What I Like about the Olympics
There are many things I like about the Olympics. First of all, I admire the athletes. These individuals have worked extremely hard and trained for years to earn the right to compete in these games. This means they swam laps, ran on a track, lifted weights, rowed a boat, jumped hurdles, swung a tennis racket, rode a horse, or did flips on a four-inch wooden beam virtually every day for years! While most of us were still in bed in the morning, they were at the gym, pool, shooting range, field, or track practicing, practicing, practicing.
I admire their common goal: they all want to stand on that podium and hear their national anthem played. But even if they don’t win a medal, they all have the satisfaction of knowing they are among the best in the world in what they do.
I’m also fascinated by the wide variety of competitions: synchronized diving, rowing, skeet shooting, judo, beach volleyball, basketball, archery, water polo, running, pole vaulting, canoe slalom, weight lifting, to name a few. Some competitions are more popular to watch (like gymnastics and diving, for me), but all competitions require incredible skills.
But what I like best about the Olympics are the opening ceremonies. I love the special effects and the pageantry. This year I was mesmerized by the depiction of the rise of the Industrial Revolution, by the celebration of England’s many contributions to literature and music, and by the Queen herself parachuting into the stadium with James Bond! The sight of thousands of people working together to produce such beauty makes me wonder: What other kinds of beauty could we humans produce together if we put our minds to it? How about world peace? Or what about saving our planet?
The Olympics aren’t perfect. For one thing, the “playing field” is far from level. Imagine, for example, what resources the US athletes have compared to athletes from countries such as Palau, Turkmenistan, and Myanmar. I also don’t like keeping track of which country wins the most medals. Who cares? I say. I’m proud of every athlete who participates let alone wins.
In short, for me the Olympics prove that people can come together from all over the world for a worthy, entertaining, and fun-filled endeavor. At the opening and closing ceremonies, when the thousands of athletes march in behind their nation’s flag, I always get a little choked up. I really love the diversity of people, flags, and attire. And I pray that in the future, we, the human community, may “march together” on this earth in ever greater peace and harmony.
Do you like the Olympics? Why or why not?
Melannie, You are so on target with the OLympians, and with your
Retreatants! The olympians strain every muscle in their body for GOLD…
all we have to do is “marinate …to be SEASONED IN THE LORD”.

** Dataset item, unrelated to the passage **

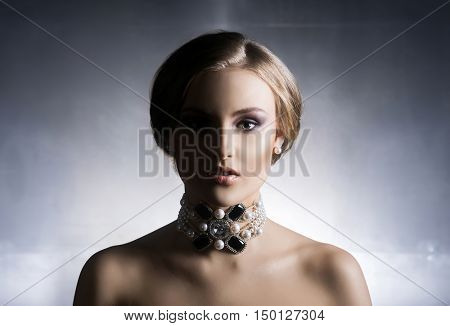 Portrait of young, beautiful and rich woman in shiny jewels. Metal background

No stress, no strain, and we get GOD!
Sometimes life’s not fair….!!!!! Thanks…Maggie
Dear Maggie, You’re right about “sometimes life’s not fair.” We usually say those words when we feel cheated. But we can utter them when we’re feeling blessed too! Melannie
I too love watching the Olympics and have been glued to my TV cheering on all of the wonderful and varied athletes. I so admire their dedication, sacrifice and hard work to compete in their events, some for over 10 years! My dilemma is how to explain to my 12-year old gymnast daughter that while she will be of age to compete in the 2016 Olympics as she would love to do, I selfishly would not want to give her up to endless practices at some far-away gymnasium and not have her joyful presence in our home! Thank you for your inspiring weekly messages, and I’m still enjoying reading and meditating on your book of poems “Just Because”.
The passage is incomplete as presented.